• [WRITTEN TASK] Return the records below from the line containing "How far from the image's" onward, exactly, through and including the last line.

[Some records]
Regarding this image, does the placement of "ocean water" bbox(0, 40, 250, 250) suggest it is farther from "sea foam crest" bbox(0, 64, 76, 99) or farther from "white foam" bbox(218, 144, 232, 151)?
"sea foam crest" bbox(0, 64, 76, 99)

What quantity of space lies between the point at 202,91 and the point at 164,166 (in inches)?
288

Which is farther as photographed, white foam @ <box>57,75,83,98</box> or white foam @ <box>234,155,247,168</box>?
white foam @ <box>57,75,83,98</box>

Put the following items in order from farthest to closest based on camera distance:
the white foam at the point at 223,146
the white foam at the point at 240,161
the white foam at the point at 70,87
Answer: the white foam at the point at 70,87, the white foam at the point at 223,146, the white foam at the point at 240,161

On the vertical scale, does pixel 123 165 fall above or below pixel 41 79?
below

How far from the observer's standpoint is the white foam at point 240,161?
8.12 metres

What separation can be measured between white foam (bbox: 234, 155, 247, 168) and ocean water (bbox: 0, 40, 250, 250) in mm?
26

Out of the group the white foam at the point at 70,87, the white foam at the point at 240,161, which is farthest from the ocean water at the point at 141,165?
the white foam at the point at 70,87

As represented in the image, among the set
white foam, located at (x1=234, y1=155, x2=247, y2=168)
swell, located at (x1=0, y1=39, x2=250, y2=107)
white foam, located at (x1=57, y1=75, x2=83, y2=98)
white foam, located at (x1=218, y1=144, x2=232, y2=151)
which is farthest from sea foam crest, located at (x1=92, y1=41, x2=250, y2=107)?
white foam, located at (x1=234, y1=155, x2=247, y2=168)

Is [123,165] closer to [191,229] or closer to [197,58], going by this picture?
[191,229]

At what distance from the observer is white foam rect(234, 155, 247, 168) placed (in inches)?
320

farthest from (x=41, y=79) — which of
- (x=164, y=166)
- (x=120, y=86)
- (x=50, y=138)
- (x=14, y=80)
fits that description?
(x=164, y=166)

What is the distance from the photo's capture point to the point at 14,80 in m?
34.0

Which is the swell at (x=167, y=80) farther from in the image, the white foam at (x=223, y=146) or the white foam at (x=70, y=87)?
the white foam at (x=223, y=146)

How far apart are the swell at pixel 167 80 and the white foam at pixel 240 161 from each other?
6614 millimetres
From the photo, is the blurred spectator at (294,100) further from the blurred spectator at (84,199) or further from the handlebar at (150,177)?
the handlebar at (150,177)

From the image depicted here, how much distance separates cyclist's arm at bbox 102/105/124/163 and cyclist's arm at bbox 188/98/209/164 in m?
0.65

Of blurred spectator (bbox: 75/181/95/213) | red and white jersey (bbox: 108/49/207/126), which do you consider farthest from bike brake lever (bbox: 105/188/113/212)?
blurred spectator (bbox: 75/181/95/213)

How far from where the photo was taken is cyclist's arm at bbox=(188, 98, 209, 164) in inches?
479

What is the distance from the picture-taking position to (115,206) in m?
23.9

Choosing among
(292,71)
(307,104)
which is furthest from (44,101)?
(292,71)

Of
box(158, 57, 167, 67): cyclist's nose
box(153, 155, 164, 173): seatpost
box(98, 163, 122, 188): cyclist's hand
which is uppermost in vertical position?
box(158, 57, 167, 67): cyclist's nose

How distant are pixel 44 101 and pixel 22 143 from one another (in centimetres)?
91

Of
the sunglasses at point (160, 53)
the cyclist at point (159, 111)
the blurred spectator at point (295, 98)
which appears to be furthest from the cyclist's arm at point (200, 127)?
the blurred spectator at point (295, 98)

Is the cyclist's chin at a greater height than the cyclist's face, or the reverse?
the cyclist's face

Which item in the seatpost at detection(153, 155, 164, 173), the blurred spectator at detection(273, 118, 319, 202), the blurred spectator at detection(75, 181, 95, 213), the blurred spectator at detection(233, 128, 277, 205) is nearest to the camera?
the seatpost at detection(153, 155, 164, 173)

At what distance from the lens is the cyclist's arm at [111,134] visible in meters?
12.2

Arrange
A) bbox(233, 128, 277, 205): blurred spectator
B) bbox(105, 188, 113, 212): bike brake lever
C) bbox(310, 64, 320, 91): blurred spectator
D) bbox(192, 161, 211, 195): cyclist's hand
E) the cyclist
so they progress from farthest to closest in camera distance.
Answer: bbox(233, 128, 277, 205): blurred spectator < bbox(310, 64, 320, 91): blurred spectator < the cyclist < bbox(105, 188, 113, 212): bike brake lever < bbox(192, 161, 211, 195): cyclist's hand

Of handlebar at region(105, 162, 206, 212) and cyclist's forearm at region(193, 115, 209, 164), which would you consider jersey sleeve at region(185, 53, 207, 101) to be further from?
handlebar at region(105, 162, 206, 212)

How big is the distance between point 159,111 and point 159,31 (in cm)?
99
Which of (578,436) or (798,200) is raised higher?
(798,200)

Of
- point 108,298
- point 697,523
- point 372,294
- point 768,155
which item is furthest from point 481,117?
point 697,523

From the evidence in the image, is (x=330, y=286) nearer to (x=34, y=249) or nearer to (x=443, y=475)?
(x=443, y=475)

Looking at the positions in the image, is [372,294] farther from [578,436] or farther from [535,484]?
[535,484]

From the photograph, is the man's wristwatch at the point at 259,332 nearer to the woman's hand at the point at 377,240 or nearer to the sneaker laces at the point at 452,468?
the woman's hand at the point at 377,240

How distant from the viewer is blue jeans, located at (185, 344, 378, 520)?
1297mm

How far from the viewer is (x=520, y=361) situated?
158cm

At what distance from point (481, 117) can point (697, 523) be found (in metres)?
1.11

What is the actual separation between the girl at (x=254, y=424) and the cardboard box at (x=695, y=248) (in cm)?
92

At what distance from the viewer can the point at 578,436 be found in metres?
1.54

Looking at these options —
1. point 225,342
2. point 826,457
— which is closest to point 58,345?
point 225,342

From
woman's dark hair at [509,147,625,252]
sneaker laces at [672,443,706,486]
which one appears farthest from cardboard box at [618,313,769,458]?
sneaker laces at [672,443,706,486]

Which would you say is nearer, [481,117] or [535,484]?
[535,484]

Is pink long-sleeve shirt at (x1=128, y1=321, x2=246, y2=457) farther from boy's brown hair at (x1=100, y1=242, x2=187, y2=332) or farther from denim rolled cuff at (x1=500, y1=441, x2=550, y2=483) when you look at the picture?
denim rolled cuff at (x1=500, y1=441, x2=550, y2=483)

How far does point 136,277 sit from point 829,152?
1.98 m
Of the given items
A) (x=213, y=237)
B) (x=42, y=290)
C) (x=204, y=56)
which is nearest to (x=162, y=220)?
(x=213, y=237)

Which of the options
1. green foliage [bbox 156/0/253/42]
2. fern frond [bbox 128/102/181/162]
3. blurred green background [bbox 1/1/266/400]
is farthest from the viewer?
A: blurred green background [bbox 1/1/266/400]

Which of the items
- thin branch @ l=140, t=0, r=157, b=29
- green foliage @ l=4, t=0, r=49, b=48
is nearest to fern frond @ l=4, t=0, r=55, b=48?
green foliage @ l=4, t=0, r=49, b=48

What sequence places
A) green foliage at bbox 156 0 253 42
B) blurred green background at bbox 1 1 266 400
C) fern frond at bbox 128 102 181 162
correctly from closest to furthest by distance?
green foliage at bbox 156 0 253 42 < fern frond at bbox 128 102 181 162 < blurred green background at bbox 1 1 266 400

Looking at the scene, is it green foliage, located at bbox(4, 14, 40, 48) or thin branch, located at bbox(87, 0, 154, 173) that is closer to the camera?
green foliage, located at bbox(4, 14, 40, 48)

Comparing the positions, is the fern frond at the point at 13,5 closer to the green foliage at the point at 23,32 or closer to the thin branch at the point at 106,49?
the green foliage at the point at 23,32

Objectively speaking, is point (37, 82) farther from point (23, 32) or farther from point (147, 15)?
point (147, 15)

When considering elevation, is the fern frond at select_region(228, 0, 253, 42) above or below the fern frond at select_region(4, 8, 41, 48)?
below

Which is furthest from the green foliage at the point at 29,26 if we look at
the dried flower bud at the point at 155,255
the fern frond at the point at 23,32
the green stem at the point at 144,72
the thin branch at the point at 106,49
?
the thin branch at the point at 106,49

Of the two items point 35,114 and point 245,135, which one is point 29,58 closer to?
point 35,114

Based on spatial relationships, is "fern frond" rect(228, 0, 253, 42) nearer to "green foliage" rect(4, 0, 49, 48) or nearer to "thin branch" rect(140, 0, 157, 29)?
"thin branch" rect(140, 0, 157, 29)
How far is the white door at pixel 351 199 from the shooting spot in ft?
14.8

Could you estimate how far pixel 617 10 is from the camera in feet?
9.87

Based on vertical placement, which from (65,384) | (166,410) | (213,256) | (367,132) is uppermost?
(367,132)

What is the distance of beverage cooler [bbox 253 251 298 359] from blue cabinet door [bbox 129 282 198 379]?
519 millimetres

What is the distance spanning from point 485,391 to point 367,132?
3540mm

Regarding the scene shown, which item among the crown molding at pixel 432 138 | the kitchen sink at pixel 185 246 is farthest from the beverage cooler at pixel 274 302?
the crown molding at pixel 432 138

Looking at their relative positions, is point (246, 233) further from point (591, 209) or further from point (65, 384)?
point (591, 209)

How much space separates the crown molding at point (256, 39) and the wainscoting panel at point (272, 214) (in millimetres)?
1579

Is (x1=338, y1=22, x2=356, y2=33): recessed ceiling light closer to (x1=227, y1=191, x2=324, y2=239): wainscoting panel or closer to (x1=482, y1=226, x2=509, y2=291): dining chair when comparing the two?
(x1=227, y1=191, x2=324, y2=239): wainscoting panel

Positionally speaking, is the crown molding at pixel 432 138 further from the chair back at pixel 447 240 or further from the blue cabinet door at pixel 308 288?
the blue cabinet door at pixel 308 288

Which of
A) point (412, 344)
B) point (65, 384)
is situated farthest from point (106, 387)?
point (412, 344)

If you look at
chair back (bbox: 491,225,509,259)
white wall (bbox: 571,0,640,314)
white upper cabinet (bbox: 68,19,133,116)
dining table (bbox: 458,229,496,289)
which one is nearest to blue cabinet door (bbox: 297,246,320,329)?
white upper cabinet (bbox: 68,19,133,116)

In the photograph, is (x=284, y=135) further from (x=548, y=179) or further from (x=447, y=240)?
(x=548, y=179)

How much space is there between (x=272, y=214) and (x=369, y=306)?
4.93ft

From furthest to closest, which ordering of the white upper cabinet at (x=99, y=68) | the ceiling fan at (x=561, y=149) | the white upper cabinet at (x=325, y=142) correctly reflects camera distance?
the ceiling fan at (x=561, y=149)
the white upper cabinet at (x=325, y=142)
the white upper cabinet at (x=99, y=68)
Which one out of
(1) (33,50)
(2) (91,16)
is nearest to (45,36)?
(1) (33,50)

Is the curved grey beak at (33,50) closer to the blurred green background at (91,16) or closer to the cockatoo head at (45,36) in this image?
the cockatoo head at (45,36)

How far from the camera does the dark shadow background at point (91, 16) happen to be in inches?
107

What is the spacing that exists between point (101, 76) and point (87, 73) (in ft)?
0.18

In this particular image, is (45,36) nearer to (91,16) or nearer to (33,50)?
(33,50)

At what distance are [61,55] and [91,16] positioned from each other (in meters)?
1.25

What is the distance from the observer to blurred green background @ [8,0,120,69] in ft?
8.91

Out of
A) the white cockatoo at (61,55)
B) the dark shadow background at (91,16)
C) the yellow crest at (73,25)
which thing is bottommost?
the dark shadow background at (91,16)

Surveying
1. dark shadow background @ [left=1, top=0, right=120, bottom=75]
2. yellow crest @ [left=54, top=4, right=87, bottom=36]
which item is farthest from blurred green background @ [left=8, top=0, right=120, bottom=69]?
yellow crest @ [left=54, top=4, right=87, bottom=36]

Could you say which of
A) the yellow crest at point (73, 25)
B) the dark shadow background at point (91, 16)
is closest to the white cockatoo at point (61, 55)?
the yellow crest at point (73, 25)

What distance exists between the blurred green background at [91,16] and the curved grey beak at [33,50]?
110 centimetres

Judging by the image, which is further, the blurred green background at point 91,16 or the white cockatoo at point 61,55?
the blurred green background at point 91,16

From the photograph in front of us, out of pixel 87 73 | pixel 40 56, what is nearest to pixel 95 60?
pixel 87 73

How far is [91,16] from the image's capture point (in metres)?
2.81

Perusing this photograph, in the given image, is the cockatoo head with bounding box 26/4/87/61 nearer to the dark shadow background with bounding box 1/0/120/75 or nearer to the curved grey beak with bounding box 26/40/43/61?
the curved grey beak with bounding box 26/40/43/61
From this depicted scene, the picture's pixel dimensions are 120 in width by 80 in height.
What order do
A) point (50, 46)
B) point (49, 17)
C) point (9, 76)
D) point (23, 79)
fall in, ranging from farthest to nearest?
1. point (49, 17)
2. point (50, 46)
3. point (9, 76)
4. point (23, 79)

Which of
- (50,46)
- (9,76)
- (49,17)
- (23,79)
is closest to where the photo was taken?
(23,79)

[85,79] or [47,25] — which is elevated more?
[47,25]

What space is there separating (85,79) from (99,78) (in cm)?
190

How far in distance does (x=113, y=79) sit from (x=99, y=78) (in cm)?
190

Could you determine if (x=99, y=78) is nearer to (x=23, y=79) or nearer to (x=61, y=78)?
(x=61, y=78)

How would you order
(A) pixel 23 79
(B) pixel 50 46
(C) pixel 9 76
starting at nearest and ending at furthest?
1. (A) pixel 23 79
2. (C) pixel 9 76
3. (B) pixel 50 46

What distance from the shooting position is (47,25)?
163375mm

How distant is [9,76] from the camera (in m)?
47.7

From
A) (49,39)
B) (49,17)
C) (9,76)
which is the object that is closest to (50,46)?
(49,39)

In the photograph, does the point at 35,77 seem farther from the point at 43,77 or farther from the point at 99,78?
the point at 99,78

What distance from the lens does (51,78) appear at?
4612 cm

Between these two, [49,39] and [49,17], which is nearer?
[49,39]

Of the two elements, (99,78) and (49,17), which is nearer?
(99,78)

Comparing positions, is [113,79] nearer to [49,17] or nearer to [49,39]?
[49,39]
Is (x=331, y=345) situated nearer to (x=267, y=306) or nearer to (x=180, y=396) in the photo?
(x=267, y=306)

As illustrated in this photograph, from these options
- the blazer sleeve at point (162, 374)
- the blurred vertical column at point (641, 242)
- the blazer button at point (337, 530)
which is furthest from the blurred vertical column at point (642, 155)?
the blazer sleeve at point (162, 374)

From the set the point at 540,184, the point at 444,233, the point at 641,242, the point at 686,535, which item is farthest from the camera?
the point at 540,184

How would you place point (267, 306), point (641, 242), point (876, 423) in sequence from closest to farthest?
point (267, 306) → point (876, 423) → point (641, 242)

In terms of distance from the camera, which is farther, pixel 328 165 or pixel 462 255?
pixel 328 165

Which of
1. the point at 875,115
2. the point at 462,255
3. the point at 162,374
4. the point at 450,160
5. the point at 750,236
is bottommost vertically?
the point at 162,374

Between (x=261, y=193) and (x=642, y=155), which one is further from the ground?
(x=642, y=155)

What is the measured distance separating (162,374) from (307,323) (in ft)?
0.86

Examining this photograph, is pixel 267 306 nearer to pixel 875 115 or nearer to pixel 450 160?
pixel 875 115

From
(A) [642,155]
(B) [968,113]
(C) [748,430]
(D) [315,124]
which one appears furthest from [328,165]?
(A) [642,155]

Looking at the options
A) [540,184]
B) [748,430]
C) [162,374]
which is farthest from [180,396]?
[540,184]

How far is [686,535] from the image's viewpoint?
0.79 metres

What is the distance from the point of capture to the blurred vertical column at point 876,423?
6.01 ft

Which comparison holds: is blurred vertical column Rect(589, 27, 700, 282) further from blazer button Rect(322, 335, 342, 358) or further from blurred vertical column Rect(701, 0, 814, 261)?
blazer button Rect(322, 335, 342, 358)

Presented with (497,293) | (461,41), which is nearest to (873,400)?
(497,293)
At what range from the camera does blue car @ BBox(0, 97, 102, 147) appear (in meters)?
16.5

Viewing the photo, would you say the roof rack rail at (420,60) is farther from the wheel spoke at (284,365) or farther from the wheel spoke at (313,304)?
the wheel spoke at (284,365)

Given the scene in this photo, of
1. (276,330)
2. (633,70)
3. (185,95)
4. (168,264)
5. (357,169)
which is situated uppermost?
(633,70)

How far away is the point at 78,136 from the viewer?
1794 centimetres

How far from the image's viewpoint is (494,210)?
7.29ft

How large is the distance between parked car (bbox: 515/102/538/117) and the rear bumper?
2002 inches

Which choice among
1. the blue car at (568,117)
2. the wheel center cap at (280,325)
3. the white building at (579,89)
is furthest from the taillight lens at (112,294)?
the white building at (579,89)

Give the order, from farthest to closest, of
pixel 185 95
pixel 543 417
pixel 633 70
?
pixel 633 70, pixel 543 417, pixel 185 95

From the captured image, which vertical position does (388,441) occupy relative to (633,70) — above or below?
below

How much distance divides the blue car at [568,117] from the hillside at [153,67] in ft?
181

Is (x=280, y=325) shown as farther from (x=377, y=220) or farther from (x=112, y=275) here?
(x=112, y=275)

• [PROBLEM SOLUTION]
How far from the image's viewpoint is (494,210)?
7.29ft

How large is the distance between parked car (bbox: 515/102/538/117) and the rear bumper?
2002 inches

Which choice among
1. the blue car at (568,117)
2. the wheel center cap at (280,325)
3. the white building at (579,89)
is furthest from the taillight lens at (112,294)?
the white building at (579,89)

Give the order, from farthest to closest, of
pixel 185 95
pixel 543 417
pixel 633 70
?
pixel 633 70, pixel 543 417, pixel 185 95

From the captured image, which vertical position does (388,441) occupy relative to (633,70) — above or below?
below

How much distance divides the blue car at [568,117] from the hillside at [153,67] in ft?
181

Is (x=280, y=325) shown as farther from (x=377, y=220) or farther from (x=112, y=275) here?
(x=112, y=275)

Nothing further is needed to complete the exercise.